In a recent speech, the pop star makes an impassioned call for Americans to resist the urge to turn inward during our troubled times.
Rock stars have two urges. (No, really, just two.) They want to change the world, and they want to have fun. And I believe we can't do one without the other. It's like music -- no one trusts music that lacks joy. It's the life force in rock and roll that we love. Especially in serious times, in traumatic times. We need to dig deep to find joy.
So let me repeat, we are here tonight because we want to change the world in a tiny way in our 'hoods or in a grand way in our global community and in so doing, find our joy. But we can't change the world without first changing the way we look at the world. The way you behave in the world depends entirely on the way you view the world. Weltanschauung is what the Germans call it.
Californians call it your attitude ... dude.
My worldview was shaped by rock and roll. Growing up in the depressed Dublin of the '70s, music was like an alarm clock for me. It woke me up out of suburban slumber. It made me believe that my life could have some purpose outside of 10 Cedarwood Road.
It was the time of punk rock. No more flowers in our hair ... no more flowers, period. I was weaned on the Clash. The Clash's music was like a public service announcement ... with guitars.
Three teenage boys and me, made some music of our own. That was the plan.
But in the mid '80s my life -- not just my hairdo -- changed in unexpected ways.
U2 became part of the phenomenon that was Live Aid, We Are the World, Feed the World ... do you remember that?
My young wife Ali and I went to Ethiopia to see for ourselves what was going on. We lived there for a month, working at a feeding camp and orphanage. The children had a name for me. They called me 'the Girl with the Beard.'
Don't ask.

Extracted records
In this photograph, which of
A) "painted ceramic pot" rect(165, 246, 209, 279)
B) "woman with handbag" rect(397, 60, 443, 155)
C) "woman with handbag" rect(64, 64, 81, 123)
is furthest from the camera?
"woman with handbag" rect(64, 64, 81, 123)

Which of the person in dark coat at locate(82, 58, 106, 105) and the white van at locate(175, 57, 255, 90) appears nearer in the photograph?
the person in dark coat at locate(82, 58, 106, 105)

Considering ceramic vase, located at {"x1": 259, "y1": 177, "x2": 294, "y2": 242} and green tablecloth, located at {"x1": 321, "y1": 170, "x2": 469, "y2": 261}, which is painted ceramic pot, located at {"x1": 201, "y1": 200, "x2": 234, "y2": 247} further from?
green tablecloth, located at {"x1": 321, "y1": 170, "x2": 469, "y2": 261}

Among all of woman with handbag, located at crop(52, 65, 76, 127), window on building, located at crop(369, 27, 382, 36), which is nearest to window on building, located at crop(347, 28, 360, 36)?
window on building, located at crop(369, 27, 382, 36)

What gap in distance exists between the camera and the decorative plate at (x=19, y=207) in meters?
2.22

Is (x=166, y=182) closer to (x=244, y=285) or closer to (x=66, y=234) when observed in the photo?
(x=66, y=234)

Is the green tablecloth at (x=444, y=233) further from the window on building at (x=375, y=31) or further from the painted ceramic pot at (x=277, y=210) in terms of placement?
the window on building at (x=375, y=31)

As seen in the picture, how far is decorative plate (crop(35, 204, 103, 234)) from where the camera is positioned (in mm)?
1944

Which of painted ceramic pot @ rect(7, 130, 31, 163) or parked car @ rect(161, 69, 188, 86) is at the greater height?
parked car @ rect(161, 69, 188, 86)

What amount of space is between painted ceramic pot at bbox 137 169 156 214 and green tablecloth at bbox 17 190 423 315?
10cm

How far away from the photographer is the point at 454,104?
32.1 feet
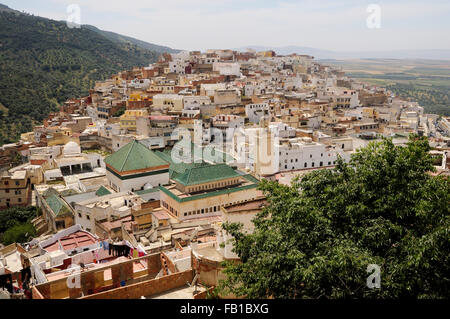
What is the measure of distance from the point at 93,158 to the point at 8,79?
4842 centimetres

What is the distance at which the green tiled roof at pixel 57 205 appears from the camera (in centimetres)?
2398

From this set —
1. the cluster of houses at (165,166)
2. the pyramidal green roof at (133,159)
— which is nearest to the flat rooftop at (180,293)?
the cluster of houses at (165,166)

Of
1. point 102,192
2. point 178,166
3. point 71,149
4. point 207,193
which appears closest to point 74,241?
point 102,192

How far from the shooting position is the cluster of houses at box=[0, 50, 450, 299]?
568 inches

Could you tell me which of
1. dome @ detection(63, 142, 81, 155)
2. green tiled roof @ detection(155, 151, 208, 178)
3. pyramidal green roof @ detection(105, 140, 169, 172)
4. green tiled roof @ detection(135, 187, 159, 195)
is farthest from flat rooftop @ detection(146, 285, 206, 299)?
dome @ detection(63, 142, 81, 155)

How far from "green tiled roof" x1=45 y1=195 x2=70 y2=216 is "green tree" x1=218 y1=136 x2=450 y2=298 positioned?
53.0ft

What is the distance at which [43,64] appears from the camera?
8812 cm

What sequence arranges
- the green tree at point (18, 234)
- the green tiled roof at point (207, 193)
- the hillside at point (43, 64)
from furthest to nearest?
the hillside at point (43, 64) → the green tree at point (18, 234) → the green tiled roof at point (207, 193)

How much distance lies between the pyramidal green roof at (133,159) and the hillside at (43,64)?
33.8 m

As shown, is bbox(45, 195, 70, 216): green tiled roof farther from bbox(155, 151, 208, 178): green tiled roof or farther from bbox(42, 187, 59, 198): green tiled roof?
bbox(155, 151, 208, 178): green tiled roof

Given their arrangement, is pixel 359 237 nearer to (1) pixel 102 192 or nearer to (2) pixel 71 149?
(1) pixel 102 192

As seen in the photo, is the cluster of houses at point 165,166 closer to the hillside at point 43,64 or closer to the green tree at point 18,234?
the green tree at point 18,234

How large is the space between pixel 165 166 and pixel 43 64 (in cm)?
7271
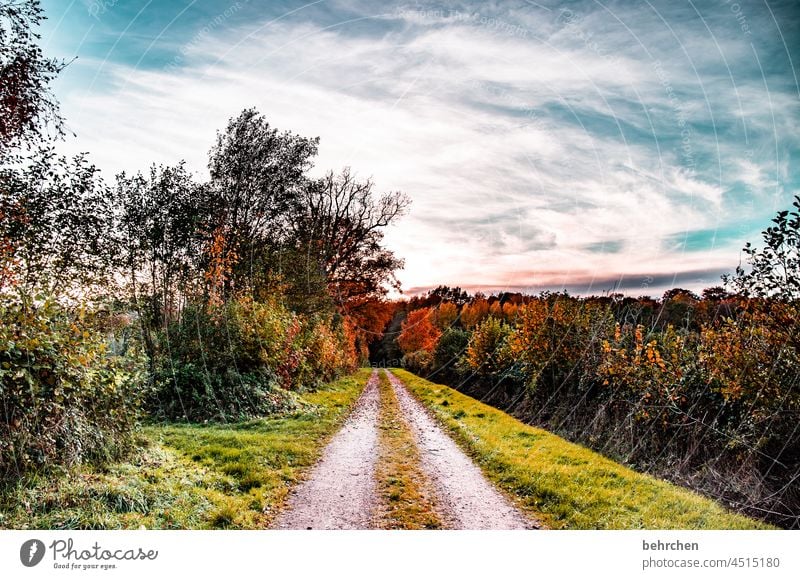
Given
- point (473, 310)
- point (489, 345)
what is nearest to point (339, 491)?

BRIEF 1
Retype the portion of the speech on rock and roll and changing the world that opens with the words containing "In a recent" and closes with "Germans call it.".
BRIEF 2
Extend the speech on rock and roll and changing the world, picking up right after its final line.
The rows have no connection to the speech.

TASK RESPONSE 1
In a recent speech, the pop star makes an impassioned call for Americans to resist the urge to turn inward during our troubled times.
Rock stars have two urges. (No, really, just two.) They want to change the world, and they want to have fun. And I believe we can't do one without the other. It's like music -- no one trusts music that lacks joy. It's the life force in rock and roll that we love. Especially in serious times, in traumatic times. We need to dig deep to find joy.
So let me repeat, we are here tonight because we want to change the world in a tiny way in our 'hoods or in a grand way in our global community and in so doing, find our joy. But we can't change the world without first changing the way we look at the world. The way you behave in the world depends entirely on the way you view the world. Weltanschauung is what the Germans call it.

TASK RESPONSE 2
Ali and I found Africa a magical place -- a place of big skies, big hearts, beautiful people, royal people. Ethiopia didn't just blow our minds, it opened our minds.
And it challenged our worldview.
A man begged us to take his son back with us to Ireland, because in Ireland he would live, and in Ethiopia, at that time, there was every chance he would die.
Ali and I have our own children now. Four of them. We could have had five.
Our daughters and sons mean more to us than any other thing.
They are the beauty that can take any pain away.
In my travels I have met kids the mirror image of my own and looked into their faces as they let go of life.
And it makes me even angrier that their eyes are always free of accusation. It humbles me beyond belief that they don't hold it against a world that couldn't spare the 20-cent immunization that would have them back in the bosom of their family.
Even their mothers and fathers ... their grief is pure. There's no blame, just acquiescence. ... I know my rage as a parent would have no end. In fact, it doesn't. I do hold it against a world that can accept such things as inevitable.
They're not inevitable. They're not acceptable. In fact, they're absurd.
History has a way of making ideas that are once acceptable, look ridiculous.
Let's not forget ... "no blacks, no Irish."
Let's not forget ... the back of the bus.
Let's not forget ... apartheid and Jim Crow.
Let's not forget ... women couldn't vote.
Ridiculous, all of it. Totally absurd. We know that now. Most people didn't back then. My trip to Ethiopia, considered in that context, told me what I needed to do. Not exactly what to do -- just something, anything, to end the absurdity of what I had seen. It changed my worldview.
That's how I became the least attractive thing in the world: a rock star with a cause.
Except this isn't a cause, is it?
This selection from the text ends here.